Remember: A well-maintained lawn mower is a reliable companion for your outdoor chores. By addressing fuel, spark, and engine issues proactively, you can ensure your mower is ready to tackle any lawn care task that comes your way.


Here are 7 FAQs with answers to help you get your lawn mower running smoothly after it’s been sitting:

1. What is the most common reason my lawn mower won’t start after sitting?

The most common reason a lawn mower won’t start after sitting is a lack of fresh fuel. Gasoline degrades over time, losing its volatility and ability to ignite easily. This stale fuel can cause a variety of problems, from poor combustion to clogged fuel lines.

To prevent this, it’s best to drain the fuel tank and carburetor before storing your lawn mower for extended periods. If you haven’t done this, you’ll need to start by replacing the old fuel with fresh gasoline.

2. What if the fuel is fresh and it still won’t start?

If you’ve replaced the fuel and your lawn mower still won’t start, the problem could be a clogged carburetor. Old fuel can leave deposits and varnish inside the carburetor, hindering fuel flow.

You may be able to clean the carburetor yourself with a carburetor cleaner and a small brush. If the carburetor is severely clogged, you may need to replace it.

3. Should I use a fuel stabilizer?

Yes, using a fuel stabilizer is highly recommended. Fuel stabilizers help prevent the breakdown of gasoline, extending its shelf life and preventing the problems mentioned above.

Add a fuel stabilizer to your gas tank before storing your lawn mower, and follow the manufacturer’s instructions for the correct dosage.

4. What should I do if the spark plug is faulty?

A faulty spark plug can prevent your lawn mower from starting. Inspect the spark plug for signs of wear, damage, or corrosion. You can test the spark plug by removing it, connecting it to the spark plug wire, and grounding the plug against the engine block. If you see a strong blue spark, the plug is working.

If the spark plug is faulty, replace it with a new one that matches the specifications of your lawn mower.

5. What if the battery is dead?

A dead battery can also prevent your lawn mower from starting. If your lawn mower has an electric start, check the battery connections for corrosion or looseness.

If the battery is dead, you can try jump-starting it using another battery. If the battery is completely drained or damaged, you’ll need to replace it.

6. What about the air filter?

A dirty air filter can restrict airflow to the engine, making it difficult to start.
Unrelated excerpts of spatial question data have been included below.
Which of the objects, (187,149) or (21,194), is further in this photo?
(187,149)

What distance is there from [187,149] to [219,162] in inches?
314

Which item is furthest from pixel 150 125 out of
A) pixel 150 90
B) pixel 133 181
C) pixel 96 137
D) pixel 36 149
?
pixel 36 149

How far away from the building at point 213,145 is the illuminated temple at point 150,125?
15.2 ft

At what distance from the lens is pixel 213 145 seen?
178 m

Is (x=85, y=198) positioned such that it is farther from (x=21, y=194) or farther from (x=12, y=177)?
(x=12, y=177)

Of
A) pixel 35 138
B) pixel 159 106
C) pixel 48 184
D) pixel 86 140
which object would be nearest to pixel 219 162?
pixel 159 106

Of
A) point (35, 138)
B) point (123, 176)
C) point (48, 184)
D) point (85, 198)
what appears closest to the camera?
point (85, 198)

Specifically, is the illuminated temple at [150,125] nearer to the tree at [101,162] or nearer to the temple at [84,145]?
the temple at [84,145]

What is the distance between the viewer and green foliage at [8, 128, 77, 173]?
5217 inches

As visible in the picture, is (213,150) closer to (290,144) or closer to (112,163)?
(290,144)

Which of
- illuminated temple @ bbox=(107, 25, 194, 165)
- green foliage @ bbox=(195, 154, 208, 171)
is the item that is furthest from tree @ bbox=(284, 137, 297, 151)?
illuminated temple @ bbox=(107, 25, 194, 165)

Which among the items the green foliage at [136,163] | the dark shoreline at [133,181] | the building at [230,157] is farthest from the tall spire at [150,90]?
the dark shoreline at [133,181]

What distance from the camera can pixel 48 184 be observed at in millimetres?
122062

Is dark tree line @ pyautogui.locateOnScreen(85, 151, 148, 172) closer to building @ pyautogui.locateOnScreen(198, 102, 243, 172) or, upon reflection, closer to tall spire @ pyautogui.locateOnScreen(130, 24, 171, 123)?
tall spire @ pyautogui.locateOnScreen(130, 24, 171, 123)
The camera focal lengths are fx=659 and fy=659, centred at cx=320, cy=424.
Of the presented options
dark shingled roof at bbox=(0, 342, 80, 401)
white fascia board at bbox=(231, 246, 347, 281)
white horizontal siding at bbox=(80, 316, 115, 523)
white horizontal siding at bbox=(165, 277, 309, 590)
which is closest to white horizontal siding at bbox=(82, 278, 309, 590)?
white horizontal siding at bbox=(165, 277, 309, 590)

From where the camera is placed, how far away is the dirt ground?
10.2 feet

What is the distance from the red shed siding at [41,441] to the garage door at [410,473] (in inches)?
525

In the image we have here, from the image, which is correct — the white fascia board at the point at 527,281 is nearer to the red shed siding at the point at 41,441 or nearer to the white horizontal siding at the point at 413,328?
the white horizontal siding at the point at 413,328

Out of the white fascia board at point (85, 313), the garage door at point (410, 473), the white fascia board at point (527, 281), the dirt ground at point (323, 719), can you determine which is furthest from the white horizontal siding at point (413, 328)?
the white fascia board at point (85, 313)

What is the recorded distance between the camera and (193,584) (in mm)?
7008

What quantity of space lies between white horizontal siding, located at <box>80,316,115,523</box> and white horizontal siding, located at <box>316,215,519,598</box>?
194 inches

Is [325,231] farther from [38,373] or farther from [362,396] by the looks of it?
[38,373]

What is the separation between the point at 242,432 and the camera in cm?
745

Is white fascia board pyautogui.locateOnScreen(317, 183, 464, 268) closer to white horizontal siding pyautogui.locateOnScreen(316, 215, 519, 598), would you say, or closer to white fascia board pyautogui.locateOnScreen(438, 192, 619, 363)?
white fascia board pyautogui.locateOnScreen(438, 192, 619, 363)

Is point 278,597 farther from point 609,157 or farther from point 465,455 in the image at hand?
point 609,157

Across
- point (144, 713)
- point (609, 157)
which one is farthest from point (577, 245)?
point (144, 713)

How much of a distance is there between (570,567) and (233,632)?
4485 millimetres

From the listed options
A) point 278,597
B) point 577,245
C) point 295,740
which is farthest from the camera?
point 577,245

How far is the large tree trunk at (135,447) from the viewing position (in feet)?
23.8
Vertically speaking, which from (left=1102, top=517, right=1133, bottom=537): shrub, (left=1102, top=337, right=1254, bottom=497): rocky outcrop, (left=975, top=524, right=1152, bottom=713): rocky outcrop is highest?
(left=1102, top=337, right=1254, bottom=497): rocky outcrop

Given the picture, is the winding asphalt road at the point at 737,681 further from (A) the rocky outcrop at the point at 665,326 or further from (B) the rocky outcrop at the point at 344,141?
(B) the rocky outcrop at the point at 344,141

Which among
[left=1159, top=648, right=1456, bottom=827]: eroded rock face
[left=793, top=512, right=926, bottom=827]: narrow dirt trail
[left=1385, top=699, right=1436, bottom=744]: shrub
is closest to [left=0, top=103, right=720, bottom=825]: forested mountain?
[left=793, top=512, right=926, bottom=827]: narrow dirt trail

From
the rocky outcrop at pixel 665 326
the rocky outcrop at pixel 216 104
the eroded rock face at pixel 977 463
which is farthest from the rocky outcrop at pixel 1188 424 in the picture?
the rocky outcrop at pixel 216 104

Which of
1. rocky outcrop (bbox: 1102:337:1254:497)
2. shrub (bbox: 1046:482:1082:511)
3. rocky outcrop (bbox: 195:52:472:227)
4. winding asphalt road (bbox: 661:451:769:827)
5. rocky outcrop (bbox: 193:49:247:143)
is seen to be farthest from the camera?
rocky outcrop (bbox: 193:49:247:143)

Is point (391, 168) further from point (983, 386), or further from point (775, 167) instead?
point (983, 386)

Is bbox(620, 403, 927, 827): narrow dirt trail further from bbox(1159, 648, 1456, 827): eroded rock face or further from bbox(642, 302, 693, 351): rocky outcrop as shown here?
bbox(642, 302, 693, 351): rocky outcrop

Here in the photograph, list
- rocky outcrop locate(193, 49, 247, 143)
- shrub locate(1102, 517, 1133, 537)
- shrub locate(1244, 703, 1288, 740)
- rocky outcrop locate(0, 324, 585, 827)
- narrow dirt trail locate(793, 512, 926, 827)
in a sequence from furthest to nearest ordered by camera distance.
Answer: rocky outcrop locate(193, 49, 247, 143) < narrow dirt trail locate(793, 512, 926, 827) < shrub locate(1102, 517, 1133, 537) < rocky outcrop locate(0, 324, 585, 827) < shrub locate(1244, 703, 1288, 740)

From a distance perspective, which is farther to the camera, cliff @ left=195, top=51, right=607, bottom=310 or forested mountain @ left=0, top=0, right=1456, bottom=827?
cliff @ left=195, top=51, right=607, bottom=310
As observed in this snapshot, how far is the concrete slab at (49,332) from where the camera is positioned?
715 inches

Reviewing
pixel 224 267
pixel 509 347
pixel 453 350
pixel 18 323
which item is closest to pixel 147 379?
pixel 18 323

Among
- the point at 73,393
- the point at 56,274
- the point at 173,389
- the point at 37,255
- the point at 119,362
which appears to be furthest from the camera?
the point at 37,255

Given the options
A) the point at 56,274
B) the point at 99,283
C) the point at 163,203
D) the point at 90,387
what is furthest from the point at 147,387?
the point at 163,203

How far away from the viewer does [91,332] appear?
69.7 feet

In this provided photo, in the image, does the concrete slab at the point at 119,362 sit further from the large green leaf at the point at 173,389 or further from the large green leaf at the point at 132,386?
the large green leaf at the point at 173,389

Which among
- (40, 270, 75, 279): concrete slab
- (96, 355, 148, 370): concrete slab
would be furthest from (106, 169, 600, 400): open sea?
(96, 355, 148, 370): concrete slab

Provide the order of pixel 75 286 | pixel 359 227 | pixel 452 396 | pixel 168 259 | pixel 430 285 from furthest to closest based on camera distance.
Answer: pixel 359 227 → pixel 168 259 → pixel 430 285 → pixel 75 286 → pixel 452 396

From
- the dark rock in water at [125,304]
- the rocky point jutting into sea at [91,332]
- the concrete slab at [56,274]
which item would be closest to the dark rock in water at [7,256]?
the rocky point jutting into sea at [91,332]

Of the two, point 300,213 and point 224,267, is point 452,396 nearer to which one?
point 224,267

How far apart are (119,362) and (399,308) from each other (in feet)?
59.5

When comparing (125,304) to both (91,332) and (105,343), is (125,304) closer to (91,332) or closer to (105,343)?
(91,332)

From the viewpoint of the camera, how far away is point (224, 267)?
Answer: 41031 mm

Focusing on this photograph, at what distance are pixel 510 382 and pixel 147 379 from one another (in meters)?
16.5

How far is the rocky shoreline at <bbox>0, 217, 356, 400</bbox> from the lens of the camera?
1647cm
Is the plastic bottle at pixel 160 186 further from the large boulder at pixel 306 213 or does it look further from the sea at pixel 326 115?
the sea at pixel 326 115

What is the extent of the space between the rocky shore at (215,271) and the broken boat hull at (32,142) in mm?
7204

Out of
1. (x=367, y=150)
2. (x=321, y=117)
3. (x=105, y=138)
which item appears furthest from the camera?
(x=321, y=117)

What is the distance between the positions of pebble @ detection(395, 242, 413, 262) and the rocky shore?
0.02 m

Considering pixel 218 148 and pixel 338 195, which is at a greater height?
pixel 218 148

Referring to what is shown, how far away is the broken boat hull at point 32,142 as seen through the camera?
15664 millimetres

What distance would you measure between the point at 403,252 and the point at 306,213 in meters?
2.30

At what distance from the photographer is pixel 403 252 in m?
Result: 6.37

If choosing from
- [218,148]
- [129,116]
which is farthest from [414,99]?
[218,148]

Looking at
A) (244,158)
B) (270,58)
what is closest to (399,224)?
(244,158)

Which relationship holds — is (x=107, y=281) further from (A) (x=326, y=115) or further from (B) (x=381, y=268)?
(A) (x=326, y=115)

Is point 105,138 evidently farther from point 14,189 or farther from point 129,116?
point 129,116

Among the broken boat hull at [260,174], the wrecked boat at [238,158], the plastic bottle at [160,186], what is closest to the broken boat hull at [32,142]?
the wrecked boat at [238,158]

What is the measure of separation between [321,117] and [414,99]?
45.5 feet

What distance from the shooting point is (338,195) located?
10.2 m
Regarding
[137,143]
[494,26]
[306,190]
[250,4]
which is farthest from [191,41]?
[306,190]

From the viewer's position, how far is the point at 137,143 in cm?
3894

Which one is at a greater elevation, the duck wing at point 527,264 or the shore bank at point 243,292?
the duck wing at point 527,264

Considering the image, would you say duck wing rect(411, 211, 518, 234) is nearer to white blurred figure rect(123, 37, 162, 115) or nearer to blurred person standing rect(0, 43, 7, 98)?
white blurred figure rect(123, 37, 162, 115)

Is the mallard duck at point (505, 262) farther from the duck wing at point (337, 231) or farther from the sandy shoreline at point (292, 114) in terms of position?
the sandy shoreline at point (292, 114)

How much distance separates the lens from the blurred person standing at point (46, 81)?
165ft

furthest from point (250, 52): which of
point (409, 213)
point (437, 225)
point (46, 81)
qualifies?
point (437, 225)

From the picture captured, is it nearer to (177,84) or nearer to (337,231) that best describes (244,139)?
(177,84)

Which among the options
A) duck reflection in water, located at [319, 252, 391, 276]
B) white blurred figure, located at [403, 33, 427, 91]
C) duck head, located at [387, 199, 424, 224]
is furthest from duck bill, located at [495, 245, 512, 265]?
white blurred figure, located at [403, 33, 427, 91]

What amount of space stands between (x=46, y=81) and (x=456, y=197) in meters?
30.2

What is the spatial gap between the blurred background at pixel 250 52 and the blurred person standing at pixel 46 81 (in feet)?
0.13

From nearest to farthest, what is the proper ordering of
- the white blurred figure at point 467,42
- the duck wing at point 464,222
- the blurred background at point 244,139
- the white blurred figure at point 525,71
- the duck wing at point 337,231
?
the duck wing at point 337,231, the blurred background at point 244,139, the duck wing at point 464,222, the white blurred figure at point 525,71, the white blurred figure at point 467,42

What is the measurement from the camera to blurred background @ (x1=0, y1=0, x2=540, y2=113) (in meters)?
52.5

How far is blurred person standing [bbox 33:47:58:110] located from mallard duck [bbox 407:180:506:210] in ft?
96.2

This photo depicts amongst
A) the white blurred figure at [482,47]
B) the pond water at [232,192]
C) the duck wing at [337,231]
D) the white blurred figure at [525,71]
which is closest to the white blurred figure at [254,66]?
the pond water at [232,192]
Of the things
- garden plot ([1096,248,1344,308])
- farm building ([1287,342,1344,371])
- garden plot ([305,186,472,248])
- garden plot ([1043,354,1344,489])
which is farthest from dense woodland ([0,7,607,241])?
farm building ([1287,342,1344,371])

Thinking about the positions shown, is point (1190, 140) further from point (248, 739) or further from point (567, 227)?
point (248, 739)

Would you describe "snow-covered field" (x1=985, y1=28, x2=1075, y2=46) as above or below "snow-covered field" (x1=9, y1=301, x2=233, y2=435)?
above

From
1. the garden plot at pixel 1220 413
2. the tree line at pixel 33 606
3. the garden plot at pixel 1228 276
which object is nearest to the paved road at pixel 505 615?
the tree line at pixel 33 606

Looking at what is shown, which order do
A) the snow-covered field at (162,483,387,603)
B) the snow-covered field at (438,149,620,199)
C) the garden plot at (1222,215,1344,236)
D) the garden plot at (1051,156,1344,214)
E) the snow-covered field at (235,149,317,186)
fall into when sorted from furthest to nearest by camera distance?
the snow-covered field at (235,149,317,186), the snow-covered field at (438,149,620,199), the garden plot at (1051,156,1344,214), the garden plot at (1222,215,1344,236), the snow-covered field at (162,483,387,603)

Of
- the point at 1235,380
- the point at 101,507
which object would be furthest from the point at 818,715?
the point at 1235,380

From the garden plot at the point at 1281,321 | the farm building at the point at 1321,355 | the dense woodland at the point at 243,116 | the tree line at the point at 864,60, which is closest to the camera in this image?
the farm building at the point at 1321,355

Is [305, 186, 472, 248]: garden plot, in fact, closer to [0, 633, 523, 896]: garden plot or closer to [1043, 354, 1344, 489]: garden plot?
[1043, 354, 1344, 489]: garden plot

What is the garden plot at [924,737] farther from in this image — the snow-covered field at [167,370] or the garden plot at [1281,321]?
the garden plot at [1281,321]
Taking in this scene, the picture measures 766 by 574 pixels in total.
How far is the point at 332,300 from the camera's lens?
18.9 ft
Check the air filter for dust, dirt, or debris.

If it’s dirty, clean or replace it with a new one. A clean air filter will allow the engine to breathe properly and ensure efficient combustion.

7. What if my lawn mower is still not starting?

If you’ve tried all of the above steps and your lawn mower still won’t start, it’s best to seek professional help. A qualified mechanic can diagnose and repair any underlying issues that may be preventing your mower from starting.

They can also perform routine maintenance, such as oil changes and blade sharpening, to keep your lawn mower running smoothly for years to come.